Recent publications suggested that performing in vitro hepatic uptake studies in the presence of protein could improve the prediction of transporter-mediated hepatic clearance (Bowman et al., 2019; Kim et al., 2019). In our current study, the impact of addition of serum protein in the uptake assay on the improvement of IVIVE was further investigated in PBPK modeling. The in vivo intrinsic CL fitted parameters were estimated by human or monkey PBPK models reported previously (Jones et al., 2012; Morse et al., 2015, 2017), except for pitavastatin. The IVIVE of pitavastatin in monkey and human was performed by a curve fit of plasma PK using in-house PBPK model adapted from previously published models (Jones et al., 2012; Morse et al., 2017) (Fig. 3). As shown in Table 2, the SFs for CLu,int,passive ranged from 0.1 to 7.7 with the median of 0.8 in human or the median of 0.9 in monkey when using the scaled in vitro parameters obtained from the incubation without serum protein, whereas the SFs ranged from 0.1 to 10.3 with the median of 0.5 in human or the median of 0.6 in monkey when applying the in vitro parameters from the incubation with 10% serum. On the other hand, the SFs for CLu,int,active ranged from 7.3 to 106 with the median of 24.2 in human or 22.7 in monkey when in vitro parameters were acquired from the incubation in serum free buffer. As expected, the SFs for CLu,int,active ranged from 2.3 to 23.7 with the median of 4.6 in human or 7.1 in monkey when the model incorporated the scaled in vitro parameters obtained from the incubation in buffer containing 10% serum. The results indicated that the empirical SFs were significantly larger when using in vitro parameters obtained in the serum free buffer, as compared with the parameters obtained from the incubation with serum protein added.
Curve fitting of pitavastatin intravenous plasma PK in monkey (A) and human (B) using a PBPK model. The open circle represents in vivo observed data (obs), and the dotted line represents the simulation PK curve. The in vivo monkey plasma data were from in-house PK study, and human plasma data were digitalized (GetData Graph Digitizer version 2.26.0) from previously published New Drug Application (NDA022363).

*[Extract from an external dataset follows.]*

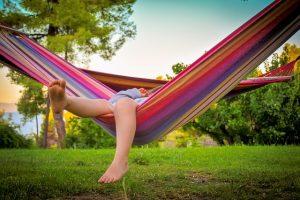 kid in hammok in summer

The in vitro to in vivo scaling factors estimated for literature compounds
Differences of Hepatic Uptake Clearance in Human and Monkey Hepatocytes for Known OATP Substrates.

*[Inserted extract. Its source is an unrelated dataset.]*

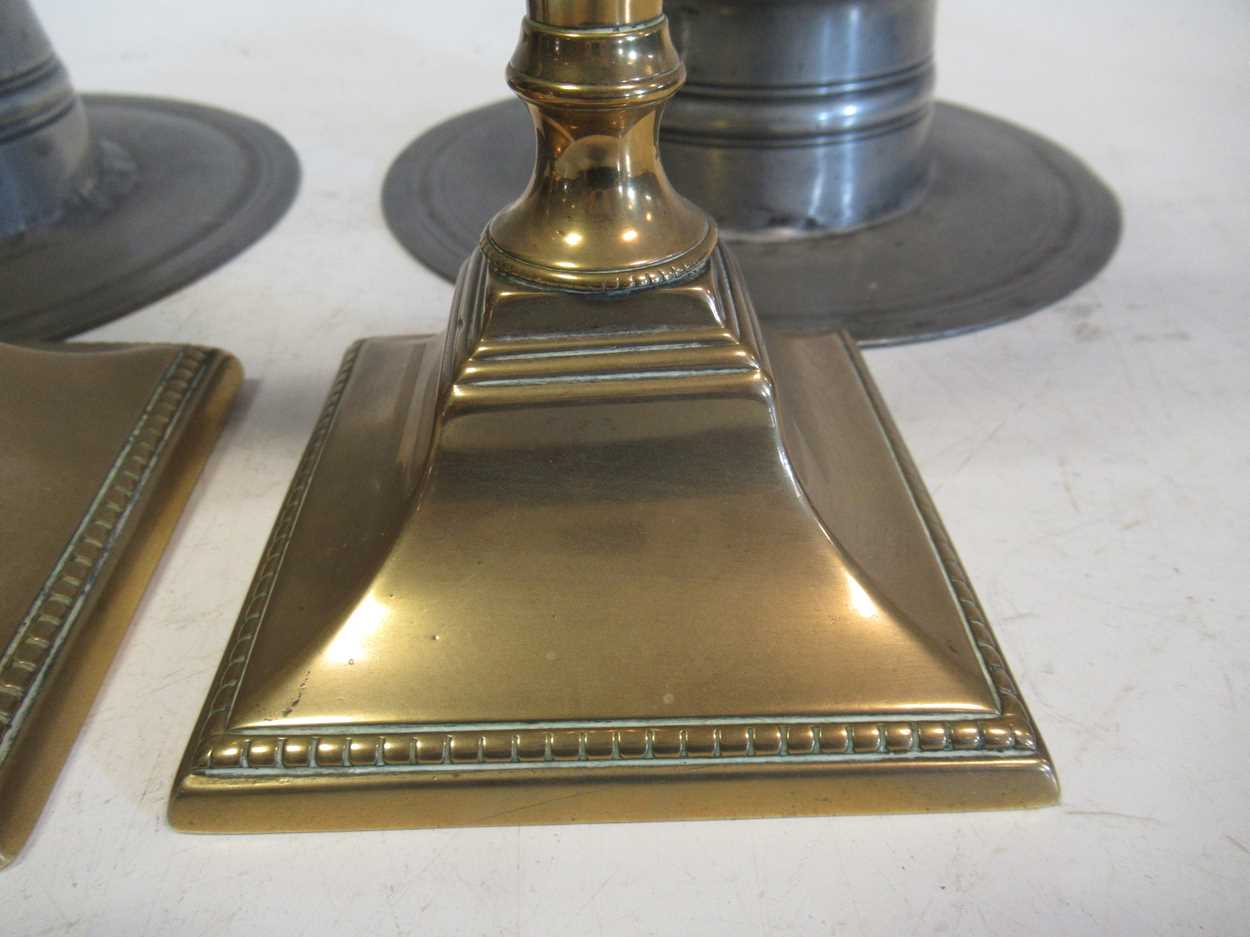 A pair of 18th century peweter inkwells and a pair of George III brass candlesticks - Image 2 of 5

To assess the species differences and donor variability in transporter-mediated uptake in hepatocytes between human and cynomolgus monkey, hepatic uptake assays were conducted in two additional donors for each species. The in vitro uptake assays were performed in the buffer with 10% respective human and monkey serum. The values of in vitro hepatic uptake clearance were then adjusted by the fraction of unbound in 10% serum buffer. The values of CLu,int,uptake, CLu,int,active, and CLu,int,passive for each donor in human and monkey hepatocytes are summarized in the Table 3. In general, the values of uptake clearances obtained from different lots were with 2-fold range, and the values of CLu,int,passive between human and monkey hepatocytes were comparable (two-tailed P = 0.4 in Wilcoxon paired nonparametric test). One the other side, the CLu,int,active in monkey hepatocytes were about 2-fold higher than in human hepatocytes (two-tailed P = 0.0001 in Wilcoxon paired nonparametric test).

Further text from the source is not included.